Massive Ransomware Attack On Israeli Websites Foiled
The incident took place on Saturday, March 2, when hackers tried to plant ransomware on over one million Israeli web pages, in a bid to lock the users out until they paid a ransom. Unfortunately, the plan did not go as well as expected, and it was thwarted. Nevertheless, they manage to deface many web pages with words “Jerusalem is the capital of Palestine.”
Among the affected sites were the McDonalds Israel branch and the news websites of Makor Rishon and Calcalist. In order to execute their plan, the hackers used Hebrew website Nagich, which provides services to people with reading disabilities. Israeli cyber-security experts say that hackers used the Nagich widget to embed malicious code on thousands of Israeli websites. Several websites were rendered unusable for about an hour.
At first, the code would deface the website with a message that read “#OpJerusalem, Jerusalem is the capital of Palestine,” and then would initiate an automatic download for a Windows file named “flashplayer_install.exe,” a file tainted with ransomware.
Nevertheless, things didn’t go as planned by the hackers. While they could deface thousands of web pages, but the file download did not start due to a coding mistake. It was found that the code would stop working after defacement if the OS would be a string different from “Windows.

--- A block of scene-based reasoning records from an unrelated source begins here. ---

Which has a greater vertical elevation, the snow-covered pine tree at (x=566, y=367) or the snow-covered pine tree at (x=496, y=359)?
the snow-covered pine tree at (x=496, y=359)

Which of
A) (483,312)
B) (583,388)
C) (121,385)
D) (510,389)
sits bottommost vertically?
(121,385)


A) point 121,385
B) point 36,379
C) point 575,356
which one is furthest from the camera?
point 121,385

The error happened due to the fact that there is no user-agent string of “Windows” alone, as browser user-agent strings also include the Windows version number, such as “Windows XP” or “Windows 10.”

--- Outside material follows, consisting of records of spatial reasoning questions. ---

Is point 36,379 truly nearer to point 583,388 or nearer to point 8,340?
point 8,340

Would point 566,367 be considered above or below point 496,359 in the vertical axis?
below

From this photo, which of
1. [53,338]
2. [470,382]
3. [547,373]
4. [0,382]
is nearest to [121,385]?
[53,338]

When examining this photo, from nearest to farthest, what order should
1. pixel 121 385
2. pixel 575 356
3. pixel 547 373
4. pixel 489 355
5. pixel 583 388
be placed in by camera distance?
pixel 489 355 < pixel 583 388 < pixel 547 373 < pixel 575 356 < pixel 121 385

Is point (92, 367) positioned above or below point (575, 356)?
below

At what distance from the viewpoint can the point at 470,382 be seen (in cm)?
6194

Nagich was alerted about the attack, and they were able to close the breach used by the hackers in 20 minutes.
While the damage from the attack was minimal, but experts believe that over one million pages could have been affected.

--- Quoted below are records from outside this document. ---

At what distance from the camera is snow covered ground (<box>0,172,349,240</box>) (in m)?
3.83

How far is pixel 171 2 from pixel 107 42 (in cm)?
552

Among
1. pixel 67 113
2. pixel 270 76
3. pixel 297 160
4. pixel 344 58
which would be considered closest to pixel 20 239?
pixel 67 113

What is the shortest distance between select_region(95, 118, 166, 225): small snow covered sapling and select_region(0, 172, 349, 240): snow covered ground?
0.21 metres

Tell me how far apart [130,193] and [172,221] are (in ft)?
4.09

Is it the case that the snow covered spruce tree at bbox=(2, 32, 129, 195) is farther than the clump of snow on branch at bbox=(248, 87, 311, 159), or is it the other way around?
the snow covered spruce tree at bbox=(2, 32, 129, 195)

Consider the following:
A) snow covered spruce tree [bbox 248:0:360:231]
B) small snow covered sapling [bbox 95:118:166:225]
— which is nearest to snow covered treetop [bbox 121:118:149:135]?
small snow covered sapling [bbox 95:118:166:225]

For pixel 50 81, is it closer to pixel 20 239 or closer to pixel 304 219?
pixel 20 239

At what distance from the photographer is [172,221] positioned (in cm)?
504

Yuval Adam was the first to discover the attack, and according to him “the true goal of the attack was to block thousands of Israelis from accessing system’ unless they paid a ransom. He cited “incredible negligence, about which warnings have been sounded in the recent past,” for the attack.
Ran Bar-Zik, a senior software developer at Verizon Media blamed both Nagich and the clients for failing to take basic actions to protect against this sort of attack.
The cyber-attack is under investigation.